Instruction 1:
In the forum excerpt on Ledger's Joker, rewrite the paragraph beginning "And that's part of what I liked about it" more briefly, keeping its main points.
Instruction 2:
Summarize the forum excerpt on Ledger's Joker in two sentences.
Instruction 3:
From the forum excerpt on Ledger's Joker, return the passage from "The fall into" up to and including "Morrus (Jul 19, 2015)", copied word for word.

Selected excerpt:
I think Ledger's Joker did that to screw with people, not to distance himself from his past (each telling was dramatically quite good and added to each scene were it occurred though).

Also, I am hoping that the current DCCU is giving some thought as to the origins of their Joker.  One of the things that bothered me about Ledger's Joker was the sort of out-of-thin-air-edness of the character.  The notion that a real and ordinary person can somehow become so twisted and unhinged as to become the Joker is a terrifying concept that Ledger's Joker sidestepped in favor of the nebulous background that allowed for the differing scar stories just to screw with people.


----------



## Ryujin (Jul 19, 2015)

MechaPilot said:


> I think Ledger's Joker did that to screw with people, not to distance himself from his past (each telling was dramatically quite good and added to each scene were it occurred though).
> 
> Also, I am hoping that the current DCCU is giving some thought as to the origins of their Joker.  One of the things that bothered me about Ledger's Joker was the sort of out-of-thin-air-edness of the character.  The notion that a real and ordinary person can somehow become so twisted and unhinged as to become the Joker is a terrifying concept that Ledger's Joker sidestepped in favor of the nebulous background that allowed for the differing scar stories just to screw with people.




And that's part of what I liked about it. Did he consciously do it to mess with people? Did he do it to hide his real origins? Or was it because he really believed each and every new story that he told, because he was just that screwed up? That was all left nebulous and any of the above, or none, could be the truth. In the end we knew that he was damaged goods, but not just how damaged he was.

The fall into a chemical vat as his origin is the most consistent origin story, though there have been others. Apparently in at least one of them he doesn't even remember who he was before he was The Joker. That would be consistent with Ledger's portrayal.


----------



## Morrus (Jul 19, 2015)

MechaPilot said:


> I think Ledger's Joker did that to screw with people, not to distance himself from his past (each telling was dramatically quite good and added to each scene were it occurred though).
> 
> Also, I am hoping that the current DCCU is giving some thought as to the origins of their Joker.  One of the things that bothered me about Ledger's Joker was the sort of out-of-thin-air-edness of the character.  The notion that a real and ordinary person can somehow become so twisted and unhinged as to become the Joker is a terrifying concept that Ledger's Joker sidestepped in favor of the nebulous background that allowed for the differing scar stories just to screw with people.

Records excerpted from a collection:
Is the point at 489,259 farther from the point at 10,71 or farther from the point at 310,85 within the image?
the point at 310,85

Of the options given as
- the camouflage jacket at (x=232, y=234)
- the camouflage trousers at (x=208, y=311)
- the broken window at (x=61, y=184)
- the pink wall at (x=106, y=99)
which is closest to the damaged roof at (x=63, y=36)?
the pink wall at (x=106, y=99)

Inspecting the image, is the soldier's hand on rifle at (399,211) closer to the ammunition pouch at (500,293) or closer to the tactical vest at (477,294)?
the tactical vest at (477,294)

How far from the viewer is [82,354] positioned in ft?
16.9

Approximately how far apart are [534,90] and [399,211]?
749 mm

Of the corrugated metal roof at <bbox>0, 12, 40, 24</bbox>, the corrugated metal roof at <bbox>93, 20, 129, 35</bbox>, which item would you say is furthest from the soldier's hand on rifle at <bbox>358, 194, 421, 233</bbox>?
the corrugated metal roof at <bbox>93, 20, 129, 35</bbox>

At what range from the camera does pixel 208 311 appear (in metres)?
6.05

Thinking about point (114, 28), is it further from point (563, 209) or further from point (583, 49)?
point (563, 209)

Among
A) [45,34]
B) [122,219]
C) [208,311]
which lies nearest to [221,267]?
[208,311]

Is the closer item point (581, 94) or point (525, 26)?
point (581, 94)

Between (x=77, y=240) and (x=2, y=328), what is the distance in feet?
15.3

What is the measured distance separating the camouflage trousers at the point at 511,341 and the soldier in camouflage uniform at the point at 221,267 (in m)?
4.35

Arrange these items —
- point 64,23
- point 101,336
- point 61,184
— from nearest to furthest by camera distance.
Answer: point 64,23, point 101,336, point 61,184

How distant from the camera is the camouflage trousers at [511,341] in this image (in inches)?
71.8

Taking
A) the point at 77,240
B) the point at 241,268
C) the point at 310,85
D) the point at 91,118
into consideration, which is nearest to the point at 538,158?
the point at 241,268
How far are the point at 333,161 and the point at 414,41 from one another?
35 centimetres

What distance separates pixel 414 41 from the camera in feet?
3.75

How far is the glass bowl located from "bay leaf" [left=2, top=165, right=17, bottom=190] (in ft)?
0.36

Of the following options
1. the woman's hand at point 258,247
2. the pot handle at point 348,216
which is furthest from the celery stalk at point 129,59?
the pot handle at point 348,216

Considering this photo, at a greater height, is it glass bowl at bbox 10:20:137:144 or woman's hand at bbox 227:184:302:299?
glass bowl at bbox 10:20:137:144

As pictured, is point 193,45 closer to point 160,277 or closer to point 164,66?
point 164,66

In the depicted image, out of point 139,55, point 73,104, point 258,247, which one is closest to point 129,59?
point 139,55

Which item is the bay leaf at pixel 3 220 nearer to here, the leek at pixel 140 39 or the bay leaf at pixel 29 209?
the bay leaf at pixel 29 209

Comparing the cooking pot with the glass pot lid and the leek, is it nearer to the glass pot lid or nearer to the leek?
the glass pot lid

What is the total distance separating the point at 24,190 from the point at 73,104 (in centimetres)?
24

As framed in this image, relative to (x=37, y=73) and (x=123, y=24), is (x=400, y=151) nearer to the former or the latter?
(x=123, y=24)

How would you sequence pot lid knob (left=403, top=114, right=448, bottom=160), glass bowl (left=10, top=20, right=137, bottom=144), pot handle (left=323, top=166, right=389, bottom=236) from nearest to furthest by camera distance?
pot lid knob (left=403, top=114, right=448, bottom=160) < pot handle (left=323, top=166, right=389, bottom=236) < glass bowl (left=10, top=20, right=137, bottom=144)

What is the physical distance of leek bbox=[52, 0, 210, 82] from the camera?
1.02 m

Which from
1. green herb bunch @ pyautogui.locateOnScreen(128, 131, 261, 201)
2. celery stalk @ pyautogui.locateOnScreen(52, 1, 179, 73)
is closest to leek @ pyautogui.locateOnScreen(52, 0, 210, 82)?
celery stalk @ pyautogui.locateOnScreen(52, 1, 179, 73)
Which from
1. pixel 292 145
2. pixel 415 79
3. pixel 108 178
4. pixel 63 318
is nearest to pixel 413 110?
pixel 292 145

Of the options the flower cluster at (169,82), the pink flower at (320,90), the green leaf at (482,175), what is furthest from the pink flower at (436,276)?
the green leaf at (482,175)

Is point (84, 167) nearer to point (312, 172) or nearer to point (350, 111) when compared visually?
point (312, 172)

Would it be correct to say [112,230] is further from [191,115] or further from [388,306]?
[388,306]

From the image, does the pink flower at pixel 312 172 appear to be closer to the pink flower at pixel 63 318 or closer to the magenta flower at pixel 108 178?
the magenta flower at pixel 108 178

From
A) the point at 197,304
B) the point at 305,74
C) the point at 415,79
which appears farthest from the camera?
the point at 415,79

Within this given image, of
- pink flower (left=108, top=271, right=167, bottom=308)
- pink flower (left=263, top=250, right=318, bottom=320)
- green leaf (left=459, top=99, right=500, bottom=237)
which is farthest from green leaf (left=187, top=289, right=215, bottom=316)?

Full response 1:
The writer liked that it was left unclear why the Joker told different stories. He might have done it to mess with people, to hide his real origins, or because he was so screwed up that he believed each new story. Any of these, or none, could be true. In the end it was clear that he was damaged, but not how damaged.

Full response 2:
MechaPilot thinks Ledger's Joker told differing scar stories to screw with people, disliked that the character seemed to come out of thin air, and hopes the current DCCU gives some thought to its Joker's origins. Ryujin liked that the reasons were left nebulous and notes that a fall into a chemical vat is the most consistent origin story, though in at least one other version the Joker does not remember who he was, which would fit Ledger's portrayal.

Full response 3:
The fall into a chemical vat as his origin is the most consistent origin story, though there have been others. Apparently in at least one of them he doesn't even remember who he was before he was The Joker. That would be consistent with Ledger's portrayal.


----------



## Morrus (Jul 19, 2015)